··· Extrait du document

Mais à mesure que mon anglais s’améliorait à force de travailler et de vivre dans une communauté plus ou moins anglophone, je commençai à ne plus me satisfaire des parties des poèmes afrikaans qui ne passaient pas bien en anglais. Je commençai alors à opérer des changements. Je récrivis, me servis d’autres rythmes, commençai à utiliser les poèmes et les échos anglais, en sorte que les poèmes traduits devinrent souvent de nouveaux poèmes. Je devins de plus en plus consciente de la différence entre une traduction et ce que l’on appelle une auto-traduction. Le traducteur a à être loyal envers l’œuvre telle qu’elle est ; sa compétence et sa créativité doivent rendre justice au texte existant dans la nouvelle traduction. Mais dès que je traduis mes propres poèmes, je ne ressens plus aucune loyauté envers le vieux texte, qui existait, était bien là, vivait sa propre vie, alors que ma loyauté, ma compétence et ma créativité se tournent vers le nouveau texte, le nouveau processus et la nouvelle vie de ce poème.

Comment pouvais-je y parvenir dans une culture qui ne m’était pas familière ? Je gardai les structures du poème afrikaans tout en commençant pour la première fois à faire confiance à l’instinct créateur y compris dans la langue étrangère. C’est ainsi que mon oreille, initialement fiable pour le seul afrikaans, devint peu à peu plus sûre en anglais. J’ai aussi souvent donné des lectures publiques où j’ai mis en avant cette tonalité anglaise avec son timbre afrikaans. Je me suis ainsi autorisée à travailler de façon créative, non comme traductrice, mais en faisant un nouveau poème à partir de l’ancien.

······
··· Lignes extraites

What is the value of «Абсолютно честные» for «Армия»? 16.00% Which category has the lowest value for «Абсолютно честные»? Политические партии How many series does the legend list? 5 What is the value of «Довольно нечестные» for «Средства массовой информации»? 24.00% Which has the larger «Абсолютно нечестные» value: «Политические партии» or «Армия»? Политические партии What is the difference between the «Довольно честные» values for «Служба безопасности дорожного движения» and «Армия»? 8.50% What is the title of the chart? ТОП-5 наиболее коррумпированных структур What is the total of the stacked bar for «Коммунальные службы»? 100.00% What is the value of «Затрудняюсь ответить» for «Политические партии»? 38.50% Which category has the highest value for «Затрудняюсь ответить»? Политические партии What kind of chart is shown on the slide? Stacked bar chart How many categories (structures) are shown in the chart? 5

······
··· Lignes extraites

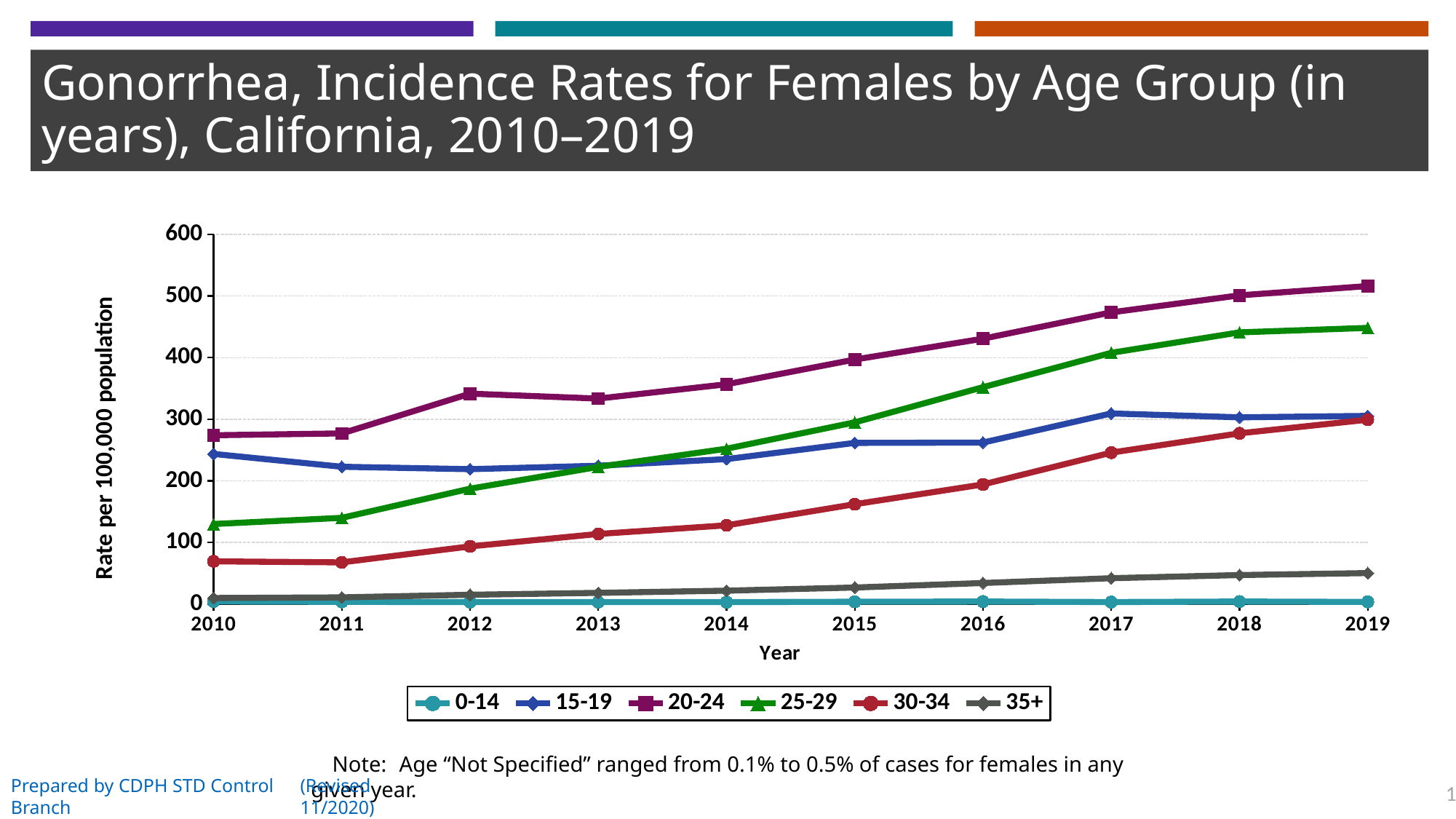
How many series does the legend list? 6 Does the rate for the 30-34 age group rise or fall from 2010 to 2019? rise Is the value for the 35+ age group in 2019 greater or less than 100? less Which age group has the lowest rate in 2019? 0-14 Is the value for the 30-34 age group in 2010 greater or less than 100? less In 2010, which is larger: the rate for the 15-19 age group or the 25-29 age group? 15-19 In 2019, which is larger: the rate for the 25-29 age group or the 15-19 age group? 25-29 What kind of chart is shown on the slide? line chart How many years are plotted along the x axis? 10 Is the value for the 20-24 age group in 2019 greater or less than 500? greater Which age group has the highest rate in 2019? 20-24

······

Consigne 1: Reprenez le passage sur l'auto-traduction en commençant à "Comment pouvais-je y" et en finissant à "partir de l’ancien.", et modifiez-le en remplaçant "lectures publiques" par "lectures en public".
Consigne 2:
Répondez à ces questions à partir du passage sur l'auto-traduction.
(a) Envers quoi le traducteur doit-il être loyal ?
(b) Que devinrent souvent les poèmes traduits ?
(c) Pour quelle langue l'oreille était-elle d'abord fiable ?
Consigne 3: Poursuivez le passage sur l'auto-traduction des poèmes, à partir de sa dernière phrase.

Réponse rédigée 1:
Comment pouvais-je y parvenir dans une culture qui ne m’était pas familière ? Je gardai les structures du poème afrikaans tout en commençant pour la première fois à faire confiance à l’instinct créateur y compris dans la langue étrangère. C’est ainsi que mon oreille, initialement fiable pour le seul afrikaans, devint peu à peu plus sûre en anglais. J’ai aussi souvent donné des lectures en public où j’ai mis en avant cette tonalité anglaise avec son timbre afrikaans. Je me suis ainsi autorisée à travailler de façon créative, non comme traductrice, mais en faisant un nouveau poème à partir de l’ancien.

Réponse rédigée 2:
(a) Envers l'œuvre telle qu'elle est.
(b) De nouveaux poèmes.
(c) Pour le seul afrikaans.

Réponse rédigée 3:
En d’autres mots, le second procès créateur devient plus important que le fait de rester fidèle au premier.

J’ai regardé de près l’écriture d’un auteur connu qui fut le premier écrivain Afrikaner à avoir commencé à publier aussi bien en afrikaans qu’en anglais. Certains critiques disent que ses descriptions sont devenues plus générales et de moins en moins culturellement spécifiques, ce qui enlevait beaucoup à la merveilleuse couleur qui était dans ses écrits. C’est pour cela que j’ai toujours procédé à partir de poèmes finis et publiés, afin d’être sûre que la voix poétique intérieure avait été au bout et déroulé toute la logique poétique de ce que je voulais dire. Dans le Pays de mon crâne (Country of my Skull), mon livre sur la Commission Vérité et Réconciliation en Afrique du Sud, il y a un chapitre que j’ai écrit directement en anglais : celui sur Winnie Mandela. C’est le chapitre pour lequel j’ai toujours reçu le plus de critiques en termes de jugement moral et je me suis souvent demandé s’il serait devenu un autre chapitre si je l’avais tout d’abord écrit en afrikaans.

Pour finir je voudrais évoquer quelques problèmes rencontrés par une poète qui se traduit elle-même d’une langue sans importance vers une littérature nouvellement constituée à l’intérieur de la première langue du monde.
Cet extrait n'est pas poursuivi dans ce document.